## [Objective]
Offset every distance in the answers by adding 141, and reproduce the data from the line containing "As represented in" through the end of the data, keeping the wording above each answer.
****************
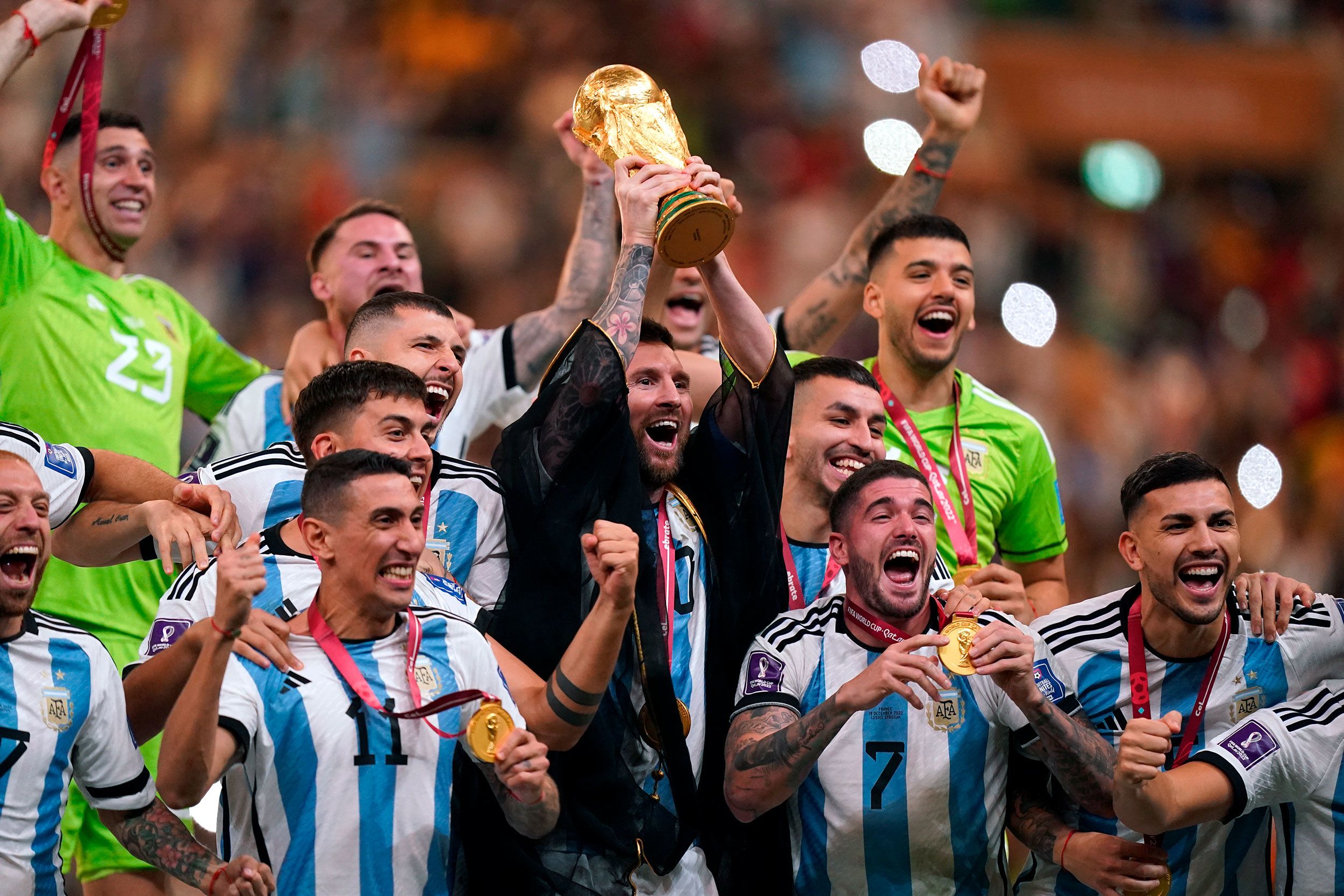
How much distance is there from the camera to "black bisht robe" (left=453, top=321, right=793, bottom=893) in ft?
14.0

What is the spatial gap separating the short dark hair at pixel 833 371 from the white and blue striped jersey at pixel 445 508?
102 cm

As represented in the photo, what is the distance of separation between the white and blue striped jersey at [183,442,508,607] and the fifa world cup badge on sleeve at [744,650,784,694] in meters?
0.70

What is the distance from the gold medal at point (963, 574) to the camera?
504 cm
****************
## [Task answer]
As represented in the photo, what is the distance of separation between the white and blue striped jersey at [183,442,508,607] and the fifa world cup badge on sleeve at [744,650,784,694] in meters?
141.70

What is the distance from the gold medal at point (963, 574) to the camera?
645 cm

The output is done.